Ghost is pale but upright. There’s a new rigidity in him, the kind that comes from knowing there’s no alternative but forward.

Bones looks as mad as I feel. He’s already watching the system. He takes in the guards, the routes, the exits, the timing between movements. His eyes flick to the ceiling corners, counting cameras without looking like he’s counting.

He catches my gaze.

No nod. No greeting.

Just the same message as always: This isn’t freedom. This is deployment.

Hatchet is last. Silent. Still. Carrying his violence inside his body like a weapon that doesn’t need to be drawn.

They herd us into a holding room near the roof access.

Not the roof. Below it. No windows. No view. Just a sterile room with six chairs bolted down in a semicircle like a support group designed by a psychopath.

Snow sits like it’s a joke. Honey sits like it’s an insult. Ghost sits like he’s bracing for impact. Hatchet doesn’t sit until the guards force him, and even then it looks like the chair is the one trapped.

Bones stays standing until a guard points. He smiles faintly and sits. Because compliance is a tool, and Bones always holds the tools.

I stand. No one challenges me.

The door opens. Valentine enters. Behind him Seytan follows like a lost sheep. White coat. Perfect hair. Perfect disappointment. She looks like she’s attending her own funeral and is annoyed that everyone else insists on mourning.

Valentine stops at the centre of the semicircle. Seytan stays a step behind, like she’s refusing to stand beside him.

Handler and warden? Or handler and subordinate?

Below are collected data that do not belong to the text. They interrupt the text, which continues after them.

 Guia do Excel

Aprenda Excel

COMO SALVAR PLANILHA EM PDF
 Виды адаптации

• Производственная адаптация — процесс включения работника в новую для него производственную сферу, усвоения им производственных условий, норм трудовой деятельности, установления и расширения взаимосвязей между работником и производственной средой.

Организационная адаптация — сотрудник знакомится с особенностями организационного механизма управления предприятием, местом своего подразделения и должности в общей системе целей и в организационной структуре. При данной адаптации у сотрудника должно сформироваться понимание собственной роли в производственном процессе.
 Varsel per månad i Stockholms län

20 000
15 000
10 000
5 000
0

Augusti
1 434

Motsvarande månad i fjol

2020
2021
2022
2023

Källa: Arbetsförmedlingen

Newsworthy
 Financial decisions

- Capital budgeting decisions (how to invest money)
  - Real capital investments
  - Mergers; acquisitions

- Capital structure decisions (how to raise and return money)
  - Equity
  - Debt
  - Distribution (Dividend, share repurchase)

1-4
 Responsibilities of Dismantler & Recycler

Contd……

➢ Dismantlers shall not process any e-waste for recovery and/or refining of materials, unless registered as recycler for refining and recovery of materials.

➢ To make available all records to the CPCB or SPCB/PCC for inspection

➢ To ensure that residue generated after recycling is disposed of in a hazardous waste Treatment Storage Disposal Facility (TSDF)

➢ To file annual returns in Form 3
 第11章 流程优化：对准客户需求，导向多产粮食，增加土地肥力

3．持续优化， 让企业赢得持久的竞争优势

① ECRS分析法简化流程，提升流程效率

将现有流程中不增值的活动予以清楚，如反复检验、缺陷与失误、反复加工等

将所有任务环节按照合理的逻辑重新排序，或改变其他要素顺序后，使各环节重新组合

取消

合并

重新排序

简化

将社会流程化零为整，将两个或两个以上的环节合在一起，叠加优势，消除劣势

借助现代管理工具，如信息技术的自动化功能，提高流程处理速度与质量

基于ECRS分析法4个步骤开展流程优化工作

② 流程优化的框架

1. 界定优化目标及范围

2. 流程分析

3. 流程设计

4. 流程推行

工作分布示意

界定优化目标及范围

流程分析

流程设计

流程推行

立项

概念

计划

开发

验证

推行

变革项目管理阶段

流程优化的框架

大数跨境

Either way, she doesn’t like the position.

Valentine’s eyes sweep over us. “Listen.”

Honey laughs once. “No.”

Valentine doesn’t react. “You are being transferred off-island.”

Ghost’s shoulders jerk. “Transferred where?”

Valentine’s gaze slides to Ghost. “To the mainland. The mission is simple—”

Bones speaks without raising his voice. “Under what authority?”

Seytan’s mouth twitches.

Valentine answers, “Not yours to question.”

Bones’s mouth curves.

Valentine’s eyes sharpen a fraction. “It is under Project Marrow authority.”

There it is.

Project Marrow. Not asylum. Not facility. Not island. Something above.

Seytan’s jaw tightens, and she can’t help herself.

“This is a mistake,” she says, voice calm but edged. “You’re unleashing unstable variables into an uncontrolled environment.”

Honey leans forward, grin vicious. “Unstable variable my arse.”

Seytan doesn’t look at him. “You’re all property—”

Valentine cuts in, flat. “Assets.”

The correction is small. Surgical.

It lands like a slap.

Seytan’s eyes flash. “Call them what you want. They destroy everything they touch.”

Valentine’s gaze doesn’t move from us. “Good.”

Seytan’s lips press together. “You’re doing this because of her.”

Valentine turns his head slightly – just enough that the shift is unmistakable.

“Careful,” he says.

Seytan smiles. “Truth makes you nervous now?”